- ASSIGNMENT
Each record below should appear again exactly as written.

((

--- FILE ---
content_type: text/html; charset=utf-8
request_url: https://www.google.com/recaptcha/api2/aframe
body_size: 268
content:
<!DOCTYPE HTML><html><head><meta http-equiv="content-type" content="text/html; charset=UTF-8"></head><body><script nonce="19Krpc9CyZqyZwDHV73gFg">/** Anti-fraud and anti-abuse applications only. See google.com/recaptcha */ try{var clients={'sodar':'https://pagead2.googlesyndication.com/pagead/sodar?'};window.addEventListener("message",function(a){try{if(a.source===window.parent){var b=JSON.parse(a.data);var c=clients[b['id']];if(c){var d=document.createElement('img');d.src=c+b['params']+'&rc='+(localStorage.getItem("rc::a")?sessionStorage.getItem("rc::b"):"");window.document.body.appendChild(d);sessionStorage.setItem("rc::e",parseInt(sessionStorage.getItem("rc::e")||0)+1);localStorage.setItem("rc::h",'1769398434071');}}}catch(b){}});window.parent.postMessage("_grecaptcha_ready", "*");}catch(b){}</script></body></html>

))

- REPLY TO THE TASK
--- FILE ---
content_type: text/html; charset=utf-8
request_url: https://www.google.com/recaptcha/api2/aframe
body_size: 268
content:
<!DOCTYPE HTML><html><head><meta http-equiv="content-type" content="text/html; charset=UTF-8"></head><body><script nonce="19Krpc9CyZqyZwDHV73gFg">/** Anti-fraud and anti-abuse applications only. See google.com/recaptcha */ try{var clients={'sodar':'https://pagead2.googlesyndication.com/pagead/sodar?'};window.addEventListener("message",function(a){try{if(a.source===window.parent){var b=JSON.parse(a.data);var c=clients[b['id']];if(c){var d=document.createElement('img');d.src=c+b['params']+'&rc='+(localStorage.getItem("rc::a")?sessionStorage.getItem("rc::b"):"");window.document.body.appendChild(d);sessionStorage.setItem("rc::e",parseInt(sessionStorage.getItem("rc::e")||0)+1);localStorage.setItem("rc::h",'1769398434071');}}}catch(b){}});window.parent.postMessage("_grecaptcha_ready", "*");}catch(b){}</script></body></html>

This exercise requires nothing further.